[Collected data entries]
+-------+
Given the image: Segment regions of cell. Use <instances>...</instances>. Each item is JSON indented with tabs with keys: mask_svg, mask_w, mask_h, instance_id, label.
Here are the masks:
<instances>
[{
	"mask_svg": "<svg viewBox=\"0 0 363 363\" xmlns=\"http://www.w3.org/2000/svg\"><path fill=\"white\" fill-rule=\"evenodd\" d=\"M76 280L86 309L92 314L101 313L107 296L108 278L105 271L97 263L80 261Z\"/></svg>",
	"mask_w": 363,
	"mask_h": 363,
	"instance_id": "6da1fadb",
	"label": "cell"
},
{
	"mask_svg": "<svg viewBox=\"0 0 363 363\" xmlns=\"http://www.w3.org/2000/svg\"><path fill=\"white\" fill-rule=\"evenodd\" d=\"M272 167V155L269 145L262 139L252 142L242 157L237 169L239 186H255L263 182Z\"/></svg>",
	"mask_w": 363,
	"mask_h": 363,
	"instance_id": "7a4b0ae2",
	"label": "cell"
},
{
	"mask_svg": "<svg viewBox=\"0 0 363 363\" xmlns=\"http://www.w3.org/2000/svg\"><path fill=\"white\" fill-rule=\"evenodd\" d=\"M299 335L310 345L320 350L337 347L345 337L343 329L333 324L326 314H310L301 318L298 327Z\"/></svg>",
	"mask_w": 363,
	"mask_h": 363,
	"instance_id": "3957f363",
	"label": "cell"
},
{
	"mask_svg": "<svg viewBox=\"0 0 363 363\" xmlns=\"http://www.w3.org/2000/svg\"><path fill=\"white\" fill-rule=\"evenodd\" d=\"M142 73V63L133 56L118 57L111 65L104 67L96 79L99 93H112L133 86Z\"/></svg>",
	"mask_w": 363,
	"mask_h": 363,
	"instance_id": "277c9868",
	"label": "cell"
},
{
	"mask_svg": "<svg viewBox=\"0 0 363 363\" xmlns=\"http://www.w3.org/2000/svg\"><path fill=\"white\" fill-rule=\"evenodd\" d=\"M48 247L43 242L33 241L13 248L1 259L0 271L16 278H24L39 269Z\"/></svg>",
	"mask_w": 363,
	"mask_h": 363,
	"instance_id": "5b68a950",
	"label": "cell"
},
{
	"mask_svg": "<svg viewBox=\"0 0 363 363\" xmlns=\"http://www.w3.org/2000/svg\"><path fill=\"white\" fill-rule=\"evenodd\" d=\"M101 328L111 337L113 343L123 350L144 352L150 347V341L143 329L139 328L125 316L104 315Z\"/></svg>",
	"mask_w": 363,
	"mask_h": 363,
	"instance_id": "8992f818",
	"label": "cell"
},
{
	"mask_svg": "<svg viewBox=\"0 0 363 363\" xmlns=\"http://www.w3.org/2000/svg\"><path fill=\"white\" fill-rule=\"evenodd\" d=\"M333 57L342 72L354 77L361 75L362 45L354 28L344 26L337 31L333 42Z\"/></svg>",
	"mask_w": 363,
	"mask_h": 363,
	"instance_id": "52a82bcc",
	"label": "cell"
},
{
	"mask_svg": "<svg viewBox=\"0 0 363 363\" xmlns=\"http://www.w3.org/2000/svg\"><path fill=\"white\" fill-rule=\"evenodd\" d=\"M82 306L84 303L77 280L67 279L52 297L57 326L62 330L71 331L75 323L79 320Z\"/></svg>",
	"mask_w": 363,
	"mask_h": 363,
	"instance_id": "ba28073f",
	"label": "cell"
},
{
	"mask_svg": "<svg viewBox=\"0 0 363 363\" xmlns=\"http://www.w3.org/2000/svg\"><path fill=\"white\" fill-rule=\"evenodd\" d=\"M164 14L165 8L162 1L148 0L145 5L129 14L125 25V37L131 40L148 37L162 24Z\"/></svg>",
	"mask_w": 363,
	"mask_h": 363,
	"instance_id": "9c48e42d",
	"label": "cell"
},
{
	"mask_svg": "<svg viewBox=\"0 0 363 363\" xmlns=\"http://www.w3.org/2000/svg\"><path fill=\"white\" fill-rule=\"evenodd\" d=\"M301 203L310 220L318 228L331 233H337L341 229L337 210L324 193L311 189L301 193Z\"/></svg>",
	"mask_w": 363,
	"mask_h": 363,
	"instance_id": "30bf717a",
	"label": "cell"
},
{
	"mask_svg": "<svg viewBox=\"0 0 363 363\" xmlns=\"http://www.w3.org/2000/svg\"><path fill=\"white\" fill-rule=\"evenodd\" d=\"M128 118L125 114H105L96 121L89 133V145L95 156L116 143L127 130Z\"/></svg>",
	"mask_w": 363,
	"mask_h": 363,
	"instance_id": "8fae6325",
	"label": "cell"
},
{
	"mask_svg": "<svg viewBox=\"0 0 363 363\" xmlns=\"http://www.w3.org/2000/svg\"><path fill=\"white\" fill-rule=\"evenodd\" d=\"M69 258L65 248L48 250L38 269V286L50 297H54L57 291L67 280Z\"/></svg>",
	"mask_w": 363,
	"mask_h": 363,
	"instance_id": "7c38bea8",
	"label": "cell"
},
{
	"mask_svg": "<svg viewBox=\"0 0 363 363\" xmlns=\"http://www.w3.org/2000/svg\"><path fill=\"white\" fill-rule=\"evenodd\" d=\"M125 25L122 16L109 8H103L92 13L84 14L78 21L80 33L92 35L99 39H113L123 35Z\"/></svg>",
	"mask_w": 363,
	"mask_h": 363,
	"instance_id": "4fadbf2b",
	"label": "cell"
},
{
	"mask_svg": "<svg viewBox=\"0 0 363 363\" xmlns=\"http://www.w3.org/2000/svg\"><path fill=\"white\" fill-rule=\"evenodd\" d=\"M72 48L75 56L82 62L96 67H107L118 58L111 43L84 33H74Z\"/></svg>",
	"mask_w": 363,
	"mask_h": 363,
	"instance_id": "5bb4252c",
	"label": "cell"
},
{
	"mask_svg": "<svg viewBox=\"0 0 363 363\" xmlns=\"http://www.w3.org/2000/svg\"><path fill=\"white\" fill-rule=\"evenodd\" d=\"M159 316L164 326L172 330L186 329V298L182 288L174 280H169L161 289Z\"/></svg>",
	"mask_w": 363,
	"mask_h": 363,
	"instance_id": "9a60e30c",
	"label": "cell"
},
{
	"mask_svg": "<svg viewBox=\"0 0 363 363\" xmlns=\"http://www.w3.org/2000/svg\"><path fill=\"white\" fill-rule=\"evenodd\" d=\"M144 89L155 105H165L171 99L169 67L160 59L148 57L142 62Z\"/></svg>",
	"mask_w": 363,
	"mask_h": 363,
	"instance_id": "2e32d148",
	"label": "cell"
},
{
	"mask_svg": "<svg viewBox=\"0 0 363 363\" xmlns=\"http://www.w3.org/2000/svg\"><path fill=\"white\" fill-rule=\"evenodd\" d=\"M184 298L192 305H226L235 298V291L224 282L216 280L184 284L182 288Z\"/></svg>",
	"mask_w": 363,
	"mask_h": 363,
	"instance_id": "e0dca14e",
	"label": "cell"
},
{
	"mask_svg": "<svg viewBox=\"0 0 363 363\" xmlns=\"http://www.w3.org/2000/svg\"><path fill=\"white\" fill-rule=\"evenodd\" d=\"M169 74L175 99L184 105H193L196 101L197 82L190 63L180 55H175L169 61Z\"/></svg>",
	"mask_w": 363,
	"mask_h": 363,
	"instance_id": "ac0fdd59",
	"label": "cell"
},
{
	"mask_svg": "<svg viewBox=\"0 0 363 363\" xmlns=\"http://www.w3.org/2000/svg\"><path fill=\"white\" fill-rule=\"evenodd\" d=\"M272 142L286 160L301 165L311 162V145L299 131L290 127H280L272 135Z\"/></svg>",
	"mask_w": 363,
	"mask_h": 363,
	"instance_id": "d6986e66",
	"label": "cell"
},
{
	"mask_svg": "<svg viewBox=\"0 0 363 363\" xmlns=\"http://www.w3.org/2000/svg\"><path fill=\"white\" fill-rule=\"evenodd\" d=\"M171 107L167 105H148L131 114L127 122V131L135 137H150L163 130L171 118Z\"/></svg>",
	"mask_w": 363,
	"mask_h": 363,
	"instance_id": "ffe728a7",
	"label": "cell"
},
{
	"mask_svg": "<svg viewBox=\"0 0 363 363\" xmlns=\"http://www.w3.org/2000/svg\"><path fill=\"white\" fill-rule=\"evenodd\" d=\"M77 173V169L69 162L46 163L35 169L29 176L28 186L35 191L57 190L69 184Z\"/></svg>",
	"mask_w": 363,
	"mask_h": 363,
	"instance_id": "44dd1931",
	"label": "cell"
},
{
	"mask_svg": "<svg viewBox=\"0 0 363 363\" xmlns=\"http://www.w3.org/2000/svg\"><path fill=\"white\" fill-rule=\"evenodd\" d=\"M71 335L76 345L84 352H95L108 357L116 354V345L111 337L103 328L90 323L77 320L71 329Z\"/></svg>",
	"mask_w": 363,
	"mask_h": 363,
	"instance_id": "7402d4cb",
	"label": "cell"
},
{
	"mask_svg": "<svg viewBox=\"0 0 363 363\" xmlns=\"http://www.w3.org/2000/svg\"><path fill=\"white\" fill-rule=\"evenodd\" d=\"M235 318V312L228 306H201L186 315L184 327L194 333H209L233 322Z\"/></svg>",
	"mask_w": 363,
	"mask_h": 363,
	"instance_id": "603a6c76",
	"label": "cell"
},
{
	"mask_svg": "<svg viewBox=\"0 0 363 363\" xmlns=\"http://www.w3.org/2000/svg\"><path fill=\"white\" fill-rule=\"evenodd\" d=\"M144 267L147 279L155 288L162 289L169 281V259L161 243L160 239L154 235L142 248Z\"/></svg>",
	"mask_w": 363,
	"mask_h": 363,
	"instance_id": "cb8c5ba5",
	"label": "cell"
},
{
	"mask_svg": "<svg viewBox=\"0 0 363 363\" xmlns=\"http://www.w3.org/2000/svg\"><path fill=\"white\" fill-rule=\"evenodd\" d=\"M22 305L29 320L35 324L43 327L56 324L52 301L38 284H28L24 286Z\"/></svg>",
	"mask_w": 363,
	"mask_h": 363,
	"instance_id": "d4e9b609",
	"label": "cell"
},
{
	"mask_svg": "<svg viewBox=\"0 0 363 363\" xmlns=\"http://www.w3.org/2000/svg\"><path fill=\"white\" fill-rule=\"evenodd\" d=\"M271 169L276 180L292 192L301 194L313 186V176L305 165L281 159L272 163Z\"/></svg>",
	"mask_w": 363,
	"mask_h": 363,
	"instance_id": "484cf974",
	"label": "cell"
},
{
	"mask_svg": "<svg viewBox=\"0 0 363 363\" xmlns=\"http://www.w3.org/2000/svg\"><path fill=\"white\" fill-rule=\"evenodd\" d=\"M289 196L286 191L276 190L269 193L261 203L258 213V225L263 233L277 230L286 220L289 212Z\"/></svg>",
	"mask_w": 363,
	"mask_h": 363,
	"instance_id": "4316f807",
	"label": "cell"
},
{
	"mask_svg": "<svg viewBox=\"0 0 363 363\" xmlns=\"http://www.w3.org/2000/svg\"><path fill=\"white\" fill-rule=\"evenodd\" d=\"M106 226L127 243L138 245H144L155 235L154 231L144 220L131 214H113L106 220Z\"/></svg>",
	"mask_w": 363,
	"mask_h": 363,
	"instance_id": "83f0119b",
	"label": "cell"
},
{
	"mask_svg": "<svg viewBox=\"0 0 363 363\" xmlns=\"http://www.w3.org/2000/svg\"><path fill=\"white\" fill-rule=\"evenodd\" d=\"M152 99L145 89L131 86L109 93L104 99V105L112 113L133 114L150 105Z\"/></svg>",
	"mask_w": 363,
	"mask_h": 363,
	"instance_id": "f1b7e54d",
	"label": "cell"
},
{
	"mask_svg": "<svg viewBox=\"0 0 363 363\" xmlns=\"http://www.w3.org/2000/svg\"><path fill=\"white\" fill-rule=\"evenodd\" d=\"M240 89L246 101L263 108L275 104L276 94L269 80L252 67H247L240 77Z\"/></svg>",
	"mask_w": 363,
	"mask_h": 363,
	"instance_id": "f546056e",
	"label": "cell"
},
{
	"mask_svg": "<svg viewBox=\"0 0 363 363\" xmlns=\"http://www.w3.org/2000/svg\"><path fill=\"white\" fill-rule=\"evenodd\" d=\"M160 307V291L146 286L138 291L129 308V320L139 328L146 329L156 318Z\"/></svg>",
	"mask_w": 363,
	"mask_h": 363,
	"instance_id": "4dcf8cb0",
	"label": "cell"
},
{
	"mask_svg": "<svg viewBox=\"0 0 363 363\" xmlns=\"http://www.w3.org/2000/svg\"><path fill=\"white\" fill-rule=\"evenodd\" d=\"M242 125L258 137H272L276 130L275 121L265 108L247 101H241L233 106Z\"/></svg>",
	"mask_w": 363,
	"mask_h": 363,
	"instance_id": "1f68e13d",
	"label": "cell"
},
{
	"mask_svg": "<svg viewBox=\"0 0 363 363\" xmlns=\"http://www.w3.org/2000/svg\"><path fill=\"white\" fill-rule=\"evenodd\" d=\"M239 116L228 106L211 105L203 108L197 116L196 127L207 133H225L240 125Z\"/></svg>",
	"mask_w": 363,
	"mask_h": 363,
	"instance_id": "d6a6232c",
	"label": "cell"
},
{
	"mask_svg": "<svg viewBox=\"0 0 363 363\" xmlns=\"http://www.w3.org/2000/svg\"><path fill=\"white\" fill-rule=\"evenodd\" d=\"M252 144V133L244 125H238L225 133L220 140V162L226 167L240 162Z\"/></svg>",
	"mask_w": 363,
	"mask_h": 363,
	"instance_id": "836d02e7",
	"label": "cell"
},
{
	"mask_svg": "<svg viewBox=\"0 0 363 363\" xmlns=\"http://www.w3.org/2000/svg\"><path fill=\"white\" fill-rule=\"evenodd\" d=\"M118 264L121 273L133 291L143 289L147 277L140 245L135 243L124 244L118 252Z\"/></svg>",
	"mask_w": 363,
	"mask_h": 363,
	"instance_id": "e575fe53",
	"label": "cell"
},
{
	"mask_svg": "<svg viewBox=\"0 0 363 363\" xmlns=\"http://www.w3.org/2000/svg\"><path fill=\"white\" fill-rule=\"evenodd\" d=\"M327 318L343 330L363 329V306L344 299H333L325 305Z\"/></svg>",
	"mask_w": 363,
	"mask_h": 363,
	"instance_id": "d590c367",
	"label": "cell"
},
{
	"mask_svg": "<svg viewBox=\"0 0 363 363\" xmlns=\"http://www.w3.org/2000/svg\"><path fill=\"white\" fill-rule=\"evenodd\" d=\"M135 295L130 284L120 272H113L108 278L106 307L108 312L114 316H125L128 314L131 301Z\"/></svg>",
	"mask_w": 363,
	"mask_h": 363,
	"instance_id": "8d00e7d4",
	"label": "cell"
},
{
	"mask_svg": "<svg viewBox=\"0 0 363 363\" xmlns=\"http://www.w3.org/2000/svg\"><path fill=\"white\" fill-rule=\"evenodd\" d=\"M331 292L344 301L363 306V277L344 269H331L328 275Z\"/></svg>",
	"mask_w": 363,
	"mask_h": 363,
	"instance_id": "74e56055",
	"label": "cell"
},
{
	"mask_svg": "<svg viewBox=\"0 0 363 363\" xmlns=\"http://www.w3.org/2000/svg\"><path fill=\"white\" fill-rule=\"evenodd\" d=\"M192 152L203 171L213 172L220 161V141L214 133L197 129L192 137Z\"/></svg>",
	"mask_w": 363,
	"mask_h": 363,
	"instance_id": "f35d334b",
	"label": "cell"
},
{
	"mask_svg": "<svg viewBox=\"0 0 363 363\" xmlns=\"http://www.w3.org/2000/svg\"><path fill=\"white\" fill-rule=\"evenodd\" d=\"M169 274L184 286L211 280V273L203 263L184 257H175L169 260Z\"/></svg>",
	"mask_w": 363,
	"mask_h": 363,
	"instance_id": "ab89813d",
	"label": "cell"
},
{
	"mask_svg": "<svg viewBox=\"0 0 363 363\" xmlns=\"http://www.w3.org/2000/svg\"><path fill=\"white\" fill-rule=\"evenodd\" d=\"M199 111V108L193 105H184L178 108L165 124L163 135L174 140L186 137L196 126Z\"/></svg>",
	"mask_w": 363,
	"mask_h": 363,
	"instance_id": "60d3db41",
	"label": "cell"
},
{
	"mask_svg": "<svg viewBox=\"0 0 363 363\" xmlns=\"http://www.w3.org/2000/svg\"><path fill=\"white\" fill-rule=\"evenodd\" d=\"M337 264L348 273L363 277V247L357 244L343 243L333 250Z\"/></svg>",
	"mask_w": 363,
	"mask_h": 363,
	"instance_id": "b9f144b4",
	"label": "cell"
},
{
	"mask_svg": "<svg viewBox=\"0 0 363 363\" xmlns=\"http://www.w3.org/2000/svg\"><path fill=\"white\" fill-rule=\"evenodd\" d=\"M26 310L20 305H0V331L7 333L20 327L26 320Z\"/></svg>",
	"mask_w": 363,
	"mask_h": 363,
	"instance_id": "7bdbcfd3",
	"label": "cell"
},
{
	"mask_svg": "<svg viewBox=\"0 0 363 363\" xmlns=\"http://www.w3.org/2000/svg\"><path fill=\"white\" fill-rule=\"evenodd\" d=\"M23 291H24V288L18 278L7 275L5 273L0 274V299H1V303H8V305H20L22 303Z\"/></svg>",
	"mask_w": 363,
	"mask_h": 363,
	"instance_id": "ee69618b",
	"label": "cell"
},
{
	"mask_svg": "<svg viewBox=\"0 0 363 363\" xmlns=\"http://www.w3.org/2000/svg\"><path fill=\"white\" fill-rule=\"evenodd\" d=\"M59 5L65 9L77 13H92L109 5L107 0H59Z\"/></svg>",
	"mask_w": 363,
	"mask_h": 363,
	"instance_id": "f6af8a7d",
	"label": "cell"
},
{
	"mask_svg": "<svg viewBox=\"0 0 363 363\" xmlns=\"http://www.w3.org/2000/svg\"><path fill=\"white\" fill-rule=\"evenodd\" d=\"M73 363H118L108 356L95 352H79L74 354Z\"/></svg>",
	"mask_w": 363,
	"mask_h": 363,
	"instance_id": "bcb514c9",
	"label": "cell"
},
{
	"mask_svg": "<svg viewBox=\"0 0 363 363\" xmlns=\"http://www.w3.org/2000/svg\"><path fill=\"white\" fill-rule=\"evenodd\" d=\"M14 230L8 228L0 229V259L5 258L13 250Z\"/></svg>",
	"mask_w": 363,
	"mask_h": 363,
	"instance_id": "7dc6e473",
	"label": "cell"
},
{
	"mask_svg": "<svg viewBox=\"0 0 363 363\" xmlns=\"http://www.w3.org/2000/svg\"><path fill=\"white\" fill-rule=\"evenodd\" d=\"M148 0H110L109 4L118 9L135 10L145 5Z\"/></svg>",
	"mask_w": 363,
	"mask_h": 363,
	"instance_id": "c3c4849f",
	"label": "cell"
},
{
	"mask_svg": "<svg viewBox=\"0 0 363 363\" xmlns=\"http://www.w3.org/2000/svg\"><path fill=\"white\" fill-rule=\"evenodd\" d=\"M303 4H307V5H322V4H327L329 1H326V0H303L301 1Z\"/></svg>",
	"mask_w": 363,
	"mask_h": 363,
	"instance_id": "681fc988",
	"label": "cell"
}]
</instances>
+-------+
PROMPT:
Render the stretch of the material from its start through the line containing "335L310 345L320 350L337" as a JSON list of strings, with one string for each line and blank lines omitted.

OUTPUT OF THE EXERCISE:
[
  "Given the image: Segment regions of cell. Use <instances>...</instances>. Each item is JSON indented with tabs with keys: mask_svg, mask_w, mask_h, instance_id, label.",
  "Here are the masks:",
  "<instances>",
  "[{",
  "\t\"mask_svg\": \"<svg viewBox=\\\"0 0 363 363\\\" xmlns=\\\"http://www.w3.org/2000/svg\\\"><path fill=\\\"white\\\" fill-rule=\\\"evenodd\\\" d=\\\"M76 280L86 309L92 314L101 313L107 296L108 278L105 271L97 263L80 261Z\\\"/></svg>\",",
  "\t\"mask_w\": 363,",
  "\t\"mask_h\": 363,",
  "\t\"instance_id\": \"6da1fadb\",",
  "\t\"label\": \"cell\"",
  "},",
  "{",
  "\t\"mask_svg\": \"<svg viewBox=\\\"0 0 363 363\\\" xmlns=\\\"http://www.w3.org/2000/svg\\\"><path fill=\\\"white\\\" fill-rule=\\\"evenodd\\\" d=\\\"M272 167V155L269 145L262 139L252 142L242 157L237 169L239 186H255L263 182Z\\\"/></svg>\",",
  "\t\"mask_w\": 363,",
  "\t\"mask_h\": 363,",
  "\t\"instance_id\": \"7a4b0ae2\",",
  "\t\"label\": \"cell\"",
  "},",
  "{",
  "\t\"mask_svg\": \"<svg viewBox=\\\"0 0 363 363\\\" xmlns=\\\"http://www.w3.org/2000/svg\\\"><path fill=\\\"white\\\" fill-rule=\\\"evenodd\\\" d=\\\"M299 335L310 345L320 350L337 347L345 337L343 329L333 324L326 314H310L301 318L298 327Z\\\"/></svg>\","
]